Apakah kita akan menyaksikan gelombang pemecatan besar-besaran di kalangan pekerja kantoran? Menurut ekonom senior JPMorgan, Murat Tasci, kecerdasan buatan generatif dapat mengubah permainan di dunia kerja saat resesi berikutnya tiba.

Selama bertahun-tahun, ketika krisis ekonomi melanda, perusahaan cenderung beralih ke otomatisasi untuk meningkatkan efisiensi. Namun, kehadiran AI yang semakin canggih bisa merombak pola tradisional ini. Tasci mengingatkan bahwa pada resesi mendatang, kecepatan dan jangkauan penerapan alat-alat AI di tempat kerja bisa menyebabkan pemindahan besar-besaran bagi pekerjaan yang lebih bersifat kognitif, non-rutinitas.

Sejak akhir 1980-an, pekerjaan yang berfokus pada tugas-tugas rutin telah berkurang karena otomatisasi, termasuk pekerjaan-pekerjaan kognitif seperti penjualan dan administrasi, serta pekerjaan manual rutin seperti konstruksi dan transportasi. Hal ini mengindikasikan bahwa pemulihan pekerjaan rutin setelah resesi semakin lambat. Bahkan, pekerjaan-p pekerjaan ini belum sepenuhnya kembali ke puncaknya sebelum Krisis Keuangan Besar.

Di sisi lain, pekerjaan kognitif non-rutin—seperti ilmuwan, insinyur, dan pengacara—biasanya lebih stabil dan tidak banyak dipengaruhi oleh siklus ekonomi. Namun, Tasci memperingatkan bahwa ada tanda 'mengkhawatirkan' yang menunjukkan bahwa pekerja dari kategori ini mungkin akan mengalami nasib yang lebih buruk di era AI.

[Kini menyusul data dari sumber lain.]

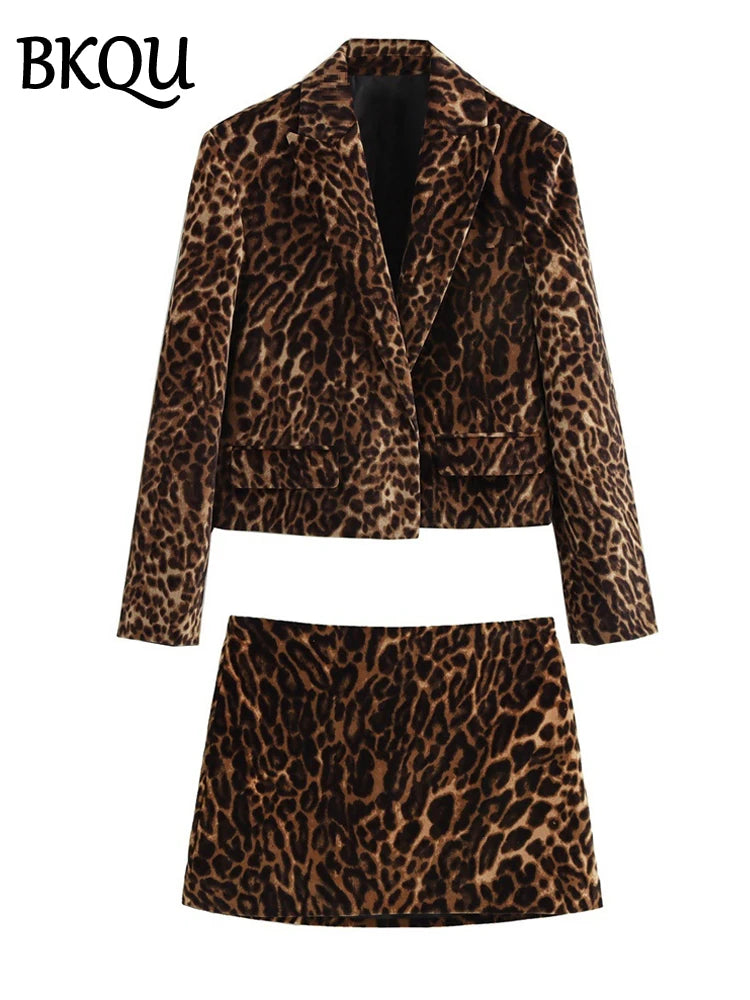 BKQU Leopard Print Blazer Skirt Suit Women Fashion Velvet Long Sleeve Crop Jacket Hip Package Mini Skirt Two Piece Lady Outfits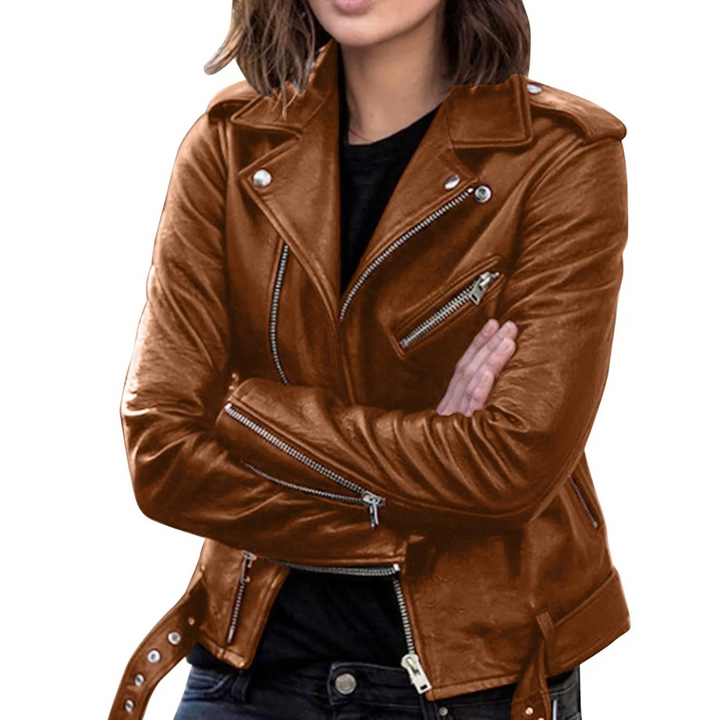 Drune | Jacke Damen Biker Modell mit Gürtel und Reißverschlussdetails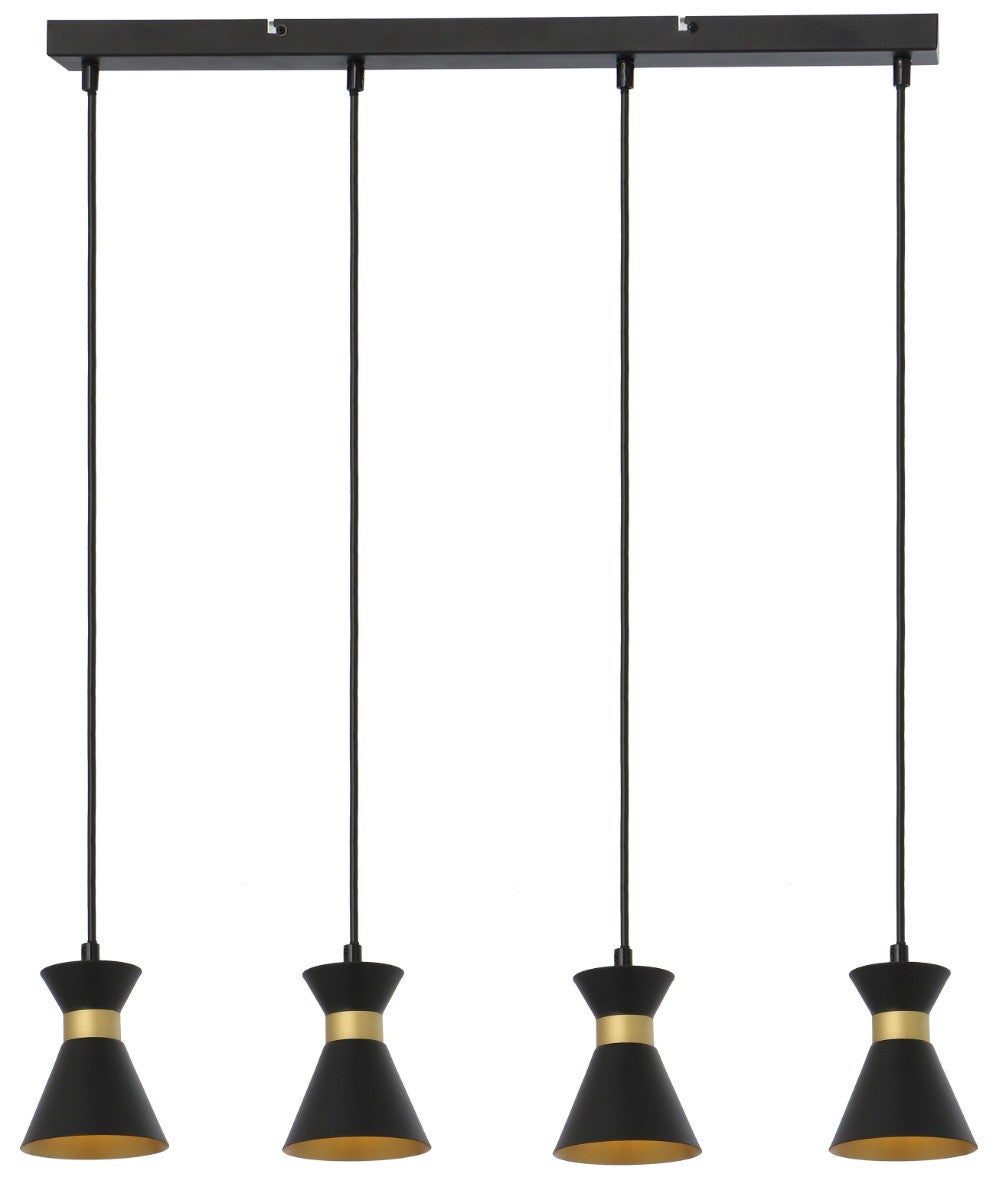 Lampa wisząca Breda czarno-złota 4xE14x40W wym: 120 x 62 x 10 cm metal Reality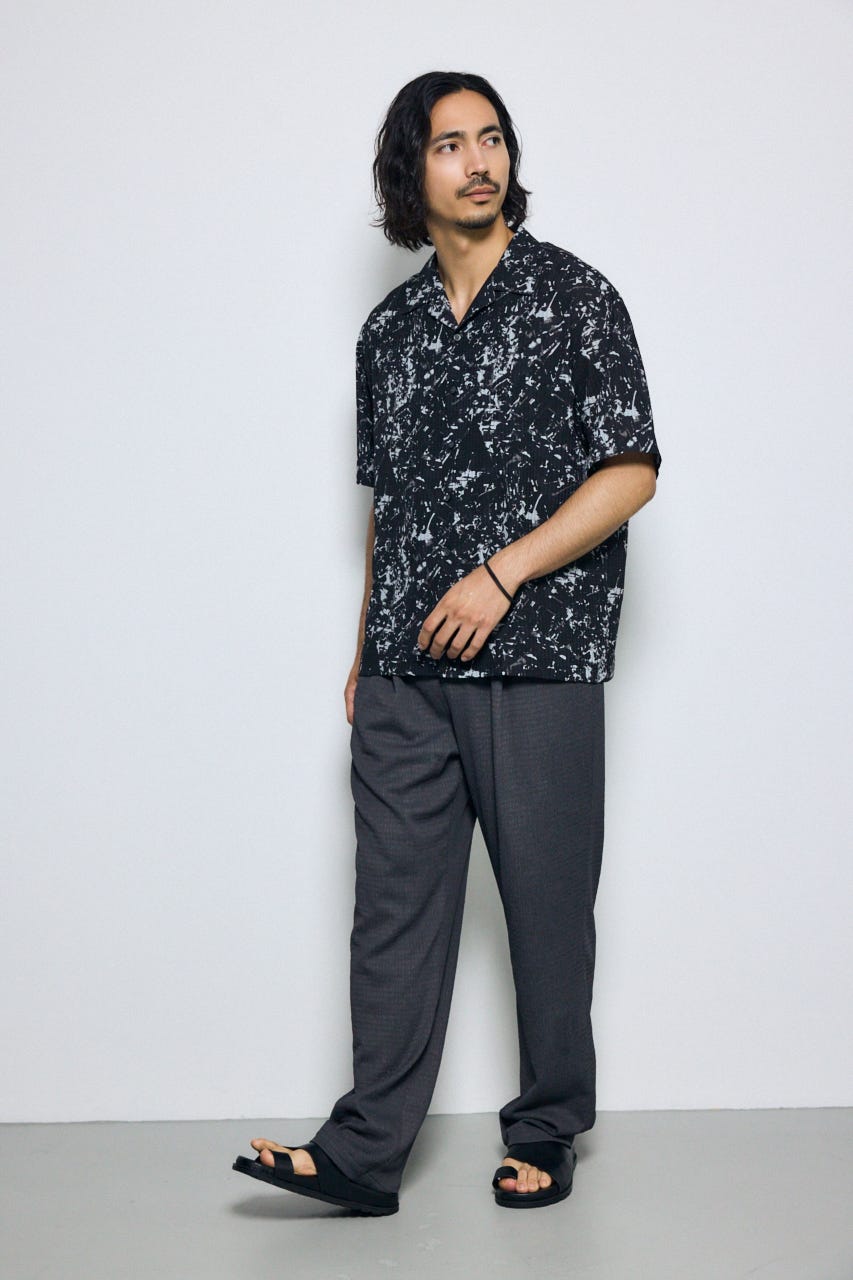 総柄アロハシャツ 柄BLK L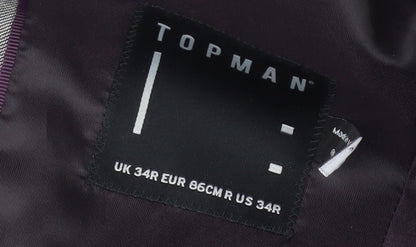 Mens UK Size 34 Topman Regular Grey Suit Jacket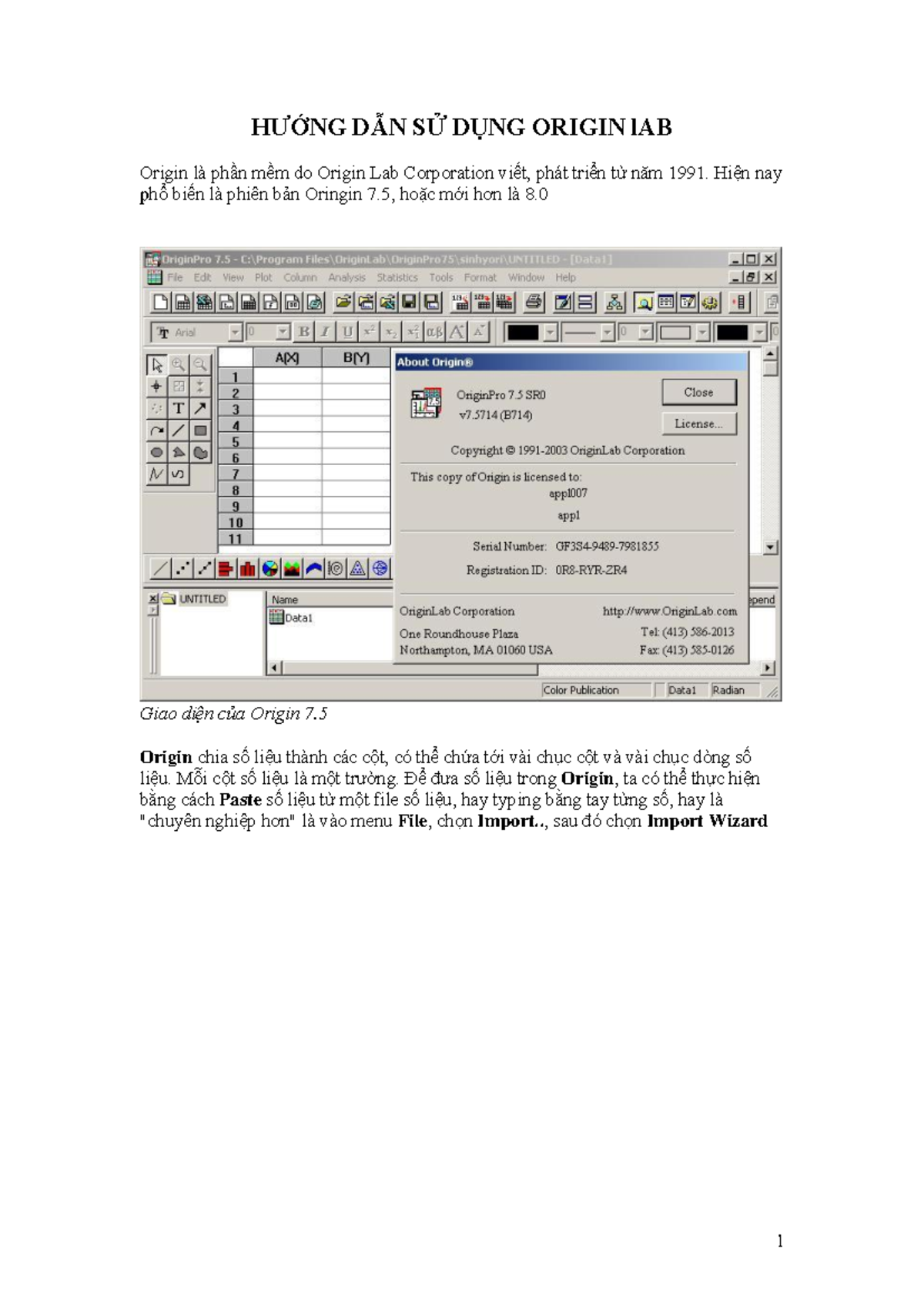 Hướng Dẫn Sử Dụng Phần Mềm Origin LAB 7.5 và 8.0 - Studocu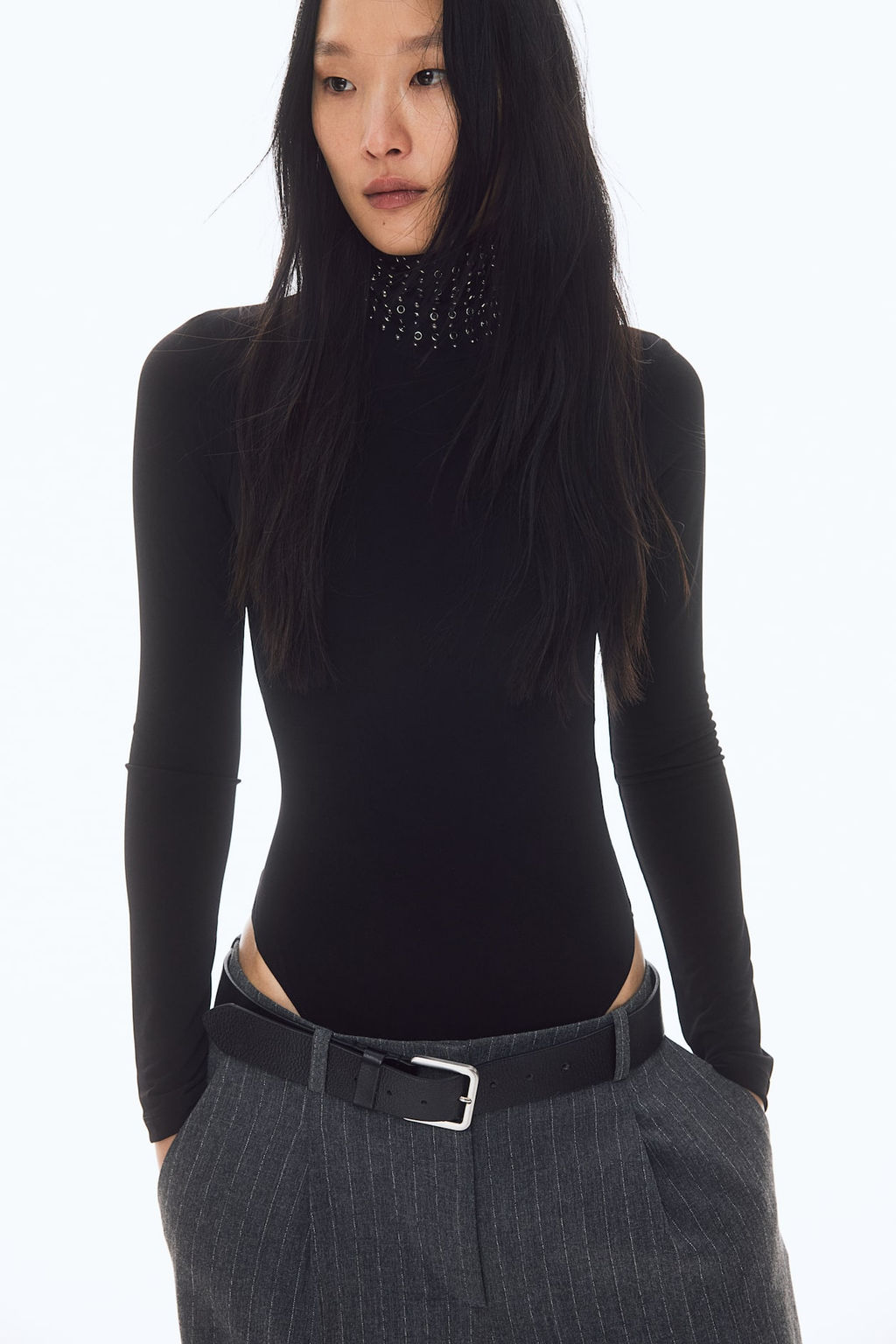 Body de cuello perkins con tachuelas decorativas - H&m фото 2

Untuk pertama kalinya, pekerja dari pekerjaan kognitif non-rutin kini lebih banyak yang menganggur dibandingkan dengan pekerja dari pekerjaan manual non-rutin. Tasci menyebutnya sebagai tanda yang mengkhawatirkan, menunjukkan risiko kenaikan pengangguran bagi para pekerja ini di masa mendatang.

Di saat yang sama, bukti menunjukkan bahwa AI sudah mulai membatasi jumlah pekerjaan entry-level yang biasanya diisi oleh para lulusan baru. AI tidak memberikan risiko tambahan yang signifikan bagi pekerjaan rutin atau pekerjaan manual yang masih memerlukan interaksi fisik.

Namun, risiko yang lebih besar bagi pekerja kognitif non-rutin bukan hanya soal pekerjaan mereka, tetapi juga berdampak pada ekonomi, karena mereka sekarang menyumbang hampir 45% dari total lapangan kerja, meningkat dari 30% di awal 1980-an. Tasci memperingatkan bahwa risiko pengangguran yang lebih besar dan prospek pemulihan yang lesu dapat membuat resesi pasar tenaga kerja berikutnya terasa sangat suram.

Di sisi lain, beberapa orang memiliki pandangan yang lebih optimis tentang AI dan pasar kerja. David Sacks, seorang investor teknologi yang juga merupakan czar AI dan crypto di Gedung Putih, berusaha membantah narasi kelam mengenai kecerdasan umum buatan. Ia berpendapat bahwa ada 'pembagian kerja yang jelas antara manusia dan AI', yang berarti bahwa manusia masih perlu memberikan konteks yang diperlukan untuk model AI dan memverifikasi output yang dihasilkan.

Sacks menegaskan bahwa prediksi apokaliptik tentang kehilangan pekerjaan akibat AI adalah terlalu dibesar-besarkan. Sebaliknya, ia menekankan bahwa 'Anda tidak akan kehilangan pekerjaan Anda pada AI, tetapi kepada seseorang yang menggunakan AI dengan lebih baik dari Anda' adalah prinsip yang tetap berlaku.